Postings file compression

**Table:** Encoding gaps instead of document IDs. For example, we store gaps 107, 5, 43, ..., instead of docIDs 283154, 283159, 283202, ... for computer. The first docID is left unchanged (only shown for arachnocentric).
	encoding	postings list
the	docIDs	...		283042		283043		283044		283045	...
	gaps				1		1		1		...
computer	docIDs	...		283047		283154		283159		283202	...
	gaps				107		5		43		...
arachnocentric	docIDs	252000		500100
	gaps	252000	248100

Recall from Table 4.2 (page 4.2 ) that Reuters-RCV1 has 800,000 documents, 200 tokens per document, six characters per token, and 100,000,000 postings where we define a posting in this chapter as a docID in a postings list, that is, excluding frequency and position information. These numbers correspond to line 3 (``case folding'') in Table 5.1 . Document identifiers are $\log_2 800{,}000 \approx 20$ bits long. Thus, the size of the collection is about $800{,}000 \times 200 \times 6 \ \mbox{bytes}= 960 \ \mbox{MB}$ and the size of the uncompressed postings file is $100{,}000{,}000 \times 20 / 8 = 250 \ \mbox{MB}$ .

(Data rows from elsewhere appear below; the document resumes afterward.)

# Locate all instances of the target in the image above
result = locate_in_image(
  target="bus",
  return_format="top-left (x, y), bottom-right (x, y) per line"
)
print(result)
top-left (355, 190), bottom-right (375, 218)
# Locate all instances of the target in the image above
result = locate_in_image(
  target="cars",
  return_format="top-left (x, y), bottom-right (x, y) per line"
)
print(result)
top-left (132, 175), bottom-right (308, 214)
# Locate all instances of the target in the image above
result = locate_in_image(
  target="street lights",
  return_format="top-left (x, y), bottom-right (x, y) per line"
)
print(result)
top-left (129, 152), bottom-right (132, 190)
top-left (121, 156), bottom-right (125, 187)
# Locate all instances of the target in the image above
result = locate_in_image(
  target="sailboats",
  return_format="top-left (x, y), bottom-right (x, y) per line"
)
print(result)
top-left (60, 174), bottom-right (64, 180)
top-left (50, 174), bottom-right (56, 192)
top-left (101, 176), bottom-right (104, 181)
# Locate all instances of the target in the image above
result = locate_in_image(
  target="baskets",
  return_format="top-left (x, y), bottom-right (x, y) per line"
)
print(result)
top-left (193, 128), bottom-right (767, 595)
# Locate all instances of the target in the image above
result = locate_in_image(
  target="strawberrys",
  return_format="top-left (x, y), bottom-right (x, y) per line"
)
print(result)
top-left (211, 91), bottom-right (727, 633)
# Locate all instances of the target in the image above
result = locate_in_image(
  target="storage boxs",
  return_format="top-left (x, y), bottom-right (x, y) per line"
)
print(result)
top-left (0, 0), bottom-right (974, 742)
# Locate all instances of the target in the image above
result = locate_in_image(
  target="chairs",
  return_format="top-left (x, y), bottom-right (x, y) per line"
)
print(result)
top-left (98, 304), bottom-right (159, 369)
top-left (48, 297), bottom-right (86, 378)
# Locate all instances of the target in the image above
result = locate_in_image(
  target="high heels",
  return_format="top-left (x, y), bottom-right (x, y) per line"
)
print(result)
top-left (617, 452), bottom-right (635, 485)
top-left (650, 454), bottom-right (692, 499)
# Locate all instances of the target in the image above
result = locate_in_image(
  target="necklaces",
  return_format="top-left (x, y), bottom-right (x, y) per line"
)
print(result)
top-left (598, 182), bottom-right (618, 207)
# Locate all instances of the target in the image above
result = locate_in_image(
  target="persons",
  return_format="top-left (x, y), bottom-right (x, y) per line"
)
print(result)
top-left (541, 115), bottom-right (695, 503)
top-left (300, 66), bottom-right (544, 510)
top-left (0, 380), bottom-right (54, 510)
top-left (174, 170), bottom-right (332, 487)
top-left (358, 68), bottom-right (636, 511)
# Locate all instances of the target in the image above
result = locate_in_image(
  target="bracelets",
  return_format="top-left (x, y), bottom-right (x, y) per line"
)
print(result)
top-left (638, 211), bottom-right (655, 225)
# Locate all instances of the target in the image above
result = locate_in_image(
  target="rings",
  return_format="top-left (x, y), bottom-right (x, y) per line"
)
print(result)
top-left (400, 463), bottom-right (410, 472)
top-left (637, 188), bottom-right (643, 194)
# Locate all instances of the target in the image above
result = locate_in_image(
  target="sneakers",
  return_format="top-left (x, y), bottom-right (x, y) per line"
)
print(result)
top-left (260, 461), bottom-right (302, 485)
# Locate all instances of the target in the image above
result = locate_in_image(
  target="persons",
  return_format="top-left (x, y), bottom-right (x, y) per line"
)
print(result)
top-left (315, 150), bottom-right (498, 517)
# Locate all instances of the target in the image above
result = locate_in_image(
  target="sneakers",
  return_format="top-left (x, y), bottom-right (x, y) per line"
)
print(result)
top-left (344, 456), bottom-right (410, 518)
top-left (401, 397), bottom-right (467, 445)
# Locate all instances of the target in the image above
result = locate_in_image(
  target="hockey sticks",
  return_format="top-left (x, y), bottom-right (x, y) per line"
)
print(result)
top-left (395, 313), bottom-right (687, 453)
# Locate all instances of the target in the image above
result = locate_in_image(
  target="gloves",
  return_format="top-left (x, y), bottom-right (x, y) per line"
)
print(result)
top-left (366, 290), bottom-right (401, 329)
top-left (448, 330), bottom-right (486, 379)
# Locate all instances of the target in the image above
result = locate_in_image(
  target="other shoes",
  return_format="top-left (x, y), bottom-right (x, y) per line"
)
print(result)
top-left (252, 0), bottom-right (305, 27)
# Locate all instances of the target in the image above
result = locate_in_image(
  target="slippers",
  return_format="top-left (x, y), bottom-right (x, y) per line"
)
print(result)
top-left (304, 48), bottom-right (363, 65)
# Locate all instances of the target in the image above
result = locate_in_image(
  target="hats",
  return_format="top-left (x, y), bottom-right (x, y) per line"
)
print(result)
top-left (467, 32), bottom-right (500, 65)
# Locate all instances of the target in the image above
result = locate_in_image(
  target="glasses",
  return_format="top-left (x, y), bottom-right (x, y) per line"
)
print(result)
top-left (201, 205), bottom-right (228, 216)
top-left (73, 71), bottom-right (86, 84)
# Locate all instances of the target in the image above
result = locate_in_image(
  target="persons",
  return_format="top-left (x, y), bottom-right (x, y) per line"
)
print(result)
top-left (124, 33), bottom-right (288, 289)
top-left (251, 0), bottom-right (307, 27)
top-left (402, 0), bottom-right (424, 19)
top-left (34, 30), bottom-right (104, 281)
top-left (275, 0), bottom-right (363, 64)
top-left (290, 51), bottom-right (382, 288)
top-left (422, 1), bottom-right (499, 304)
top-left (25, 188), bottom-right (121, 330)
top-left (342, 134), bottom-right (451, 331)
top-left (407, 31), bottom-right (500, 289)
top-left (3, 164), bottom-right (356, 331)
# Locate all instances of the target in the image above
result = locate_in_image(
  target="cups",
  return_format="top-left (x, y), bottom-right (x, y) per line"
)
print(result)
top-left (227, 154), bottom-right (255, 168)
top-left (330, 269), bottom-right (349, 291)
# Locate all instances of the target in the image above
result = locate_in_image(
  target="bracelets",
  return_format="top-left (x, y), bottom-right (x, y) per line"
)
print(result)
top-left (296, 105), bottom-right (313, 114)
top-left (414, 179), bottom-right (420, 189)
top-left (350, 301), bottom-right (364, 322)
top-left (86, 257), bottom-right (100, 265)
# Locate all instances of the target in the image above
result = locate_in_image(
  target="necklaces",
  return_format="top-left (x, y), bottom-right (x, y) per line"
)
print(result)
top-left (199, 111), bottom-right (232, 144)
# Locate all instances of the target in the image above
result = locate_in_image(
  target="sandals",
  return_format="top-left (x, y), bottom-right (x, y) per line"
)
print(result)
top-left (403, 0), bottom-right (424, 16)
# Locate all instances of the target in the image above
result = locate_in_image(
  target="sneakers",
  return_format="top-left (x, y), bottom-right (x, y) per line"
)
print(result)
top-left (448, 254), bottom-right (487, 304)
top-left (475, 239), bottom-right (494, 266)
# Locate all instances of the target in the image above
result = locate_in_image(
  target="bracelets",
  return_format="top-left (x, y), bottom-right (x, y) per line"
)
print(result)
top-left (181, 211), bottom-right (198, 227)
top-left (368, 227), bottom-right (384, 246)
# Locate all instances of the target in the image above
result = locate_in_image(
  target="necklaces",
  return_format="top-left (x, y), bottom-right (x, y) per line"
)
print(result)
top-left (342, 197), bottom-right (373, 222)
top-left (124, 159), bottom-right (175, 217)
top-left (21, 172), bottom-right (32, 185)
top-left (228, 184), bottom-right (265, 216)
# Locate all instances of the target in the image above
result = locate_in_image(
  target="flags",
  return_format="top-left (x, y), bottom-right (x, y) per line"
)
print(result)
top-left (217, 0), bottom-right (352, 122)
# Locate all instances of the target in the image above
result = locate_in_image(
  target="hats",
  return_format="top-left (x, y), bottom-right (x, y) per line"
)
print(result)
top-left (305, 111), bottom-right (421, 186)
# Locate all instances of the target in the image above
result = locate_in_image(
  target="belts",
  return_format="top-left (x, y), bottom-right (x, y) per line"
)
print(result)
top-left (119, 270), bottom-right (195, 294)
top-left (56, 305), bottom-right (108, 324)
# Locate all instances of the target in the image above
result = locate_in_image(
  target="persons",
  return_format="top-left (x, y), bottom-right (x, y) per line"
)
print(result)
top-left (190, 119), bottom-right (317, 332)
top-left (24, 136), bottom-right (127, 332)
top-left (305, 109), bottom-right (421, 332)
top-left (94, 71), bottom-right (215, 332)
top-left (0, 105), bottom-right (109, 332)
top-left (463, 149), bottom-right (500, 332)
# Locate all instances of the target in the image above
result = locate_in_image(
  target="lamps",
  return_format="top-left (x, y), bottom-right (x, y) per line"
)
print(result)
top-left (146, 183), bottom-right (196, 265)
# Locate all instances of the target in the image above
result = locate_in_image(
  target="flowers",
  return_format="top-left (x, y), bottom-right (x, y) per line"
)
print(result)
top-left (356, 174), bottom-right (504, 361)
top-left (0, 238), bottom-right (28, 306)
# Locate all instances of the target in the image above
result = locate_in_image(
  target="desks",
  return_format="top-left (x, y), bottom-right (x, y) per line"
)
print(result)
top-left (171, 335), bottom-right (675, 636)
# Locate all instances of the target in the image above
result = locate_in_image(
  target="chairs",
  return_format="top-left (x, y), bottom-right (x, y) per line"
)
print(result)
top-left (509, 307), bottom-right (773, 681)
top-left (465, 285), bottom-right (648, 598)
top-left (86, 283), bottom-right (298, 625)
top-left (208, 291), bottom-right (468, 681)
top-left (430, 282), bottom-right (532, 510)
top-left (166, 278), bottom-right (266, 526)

To devise a more efficient representation of the postings file, one that uses fewer than 20 bits per document, we observe that the postings for frequent terms are close together. Imagine going through the documents of a collection one by one and looking for a frequent term like computer. We will find a document containing computer, then we skip a few documents that do not contain it, then there is again a document with the term and so on (see Table 5.3 ). The key idea is that the gaps between postings are short, requiring a lot less space than 20 bits to store. In fact, gaps for the most frequent terms such as the and for are mostly equal to 1. But the gaps for a rare term that occurs only once or twice in a collection (e.g., arachnocentric in Table 5.3 ) have the same order of magnitude as the docIDs and need 20 bits. For an economical representation of this distribution of gaps, we need a variable encoding method that uses fewer bits for short gaps.

To encode small numbers in less space than large numbers, we look at two types of methods: bytewise compression and bitwise compression. As the names suggest, these methods attempt to encode gaps with the minimum number of bytes and bits, respectively.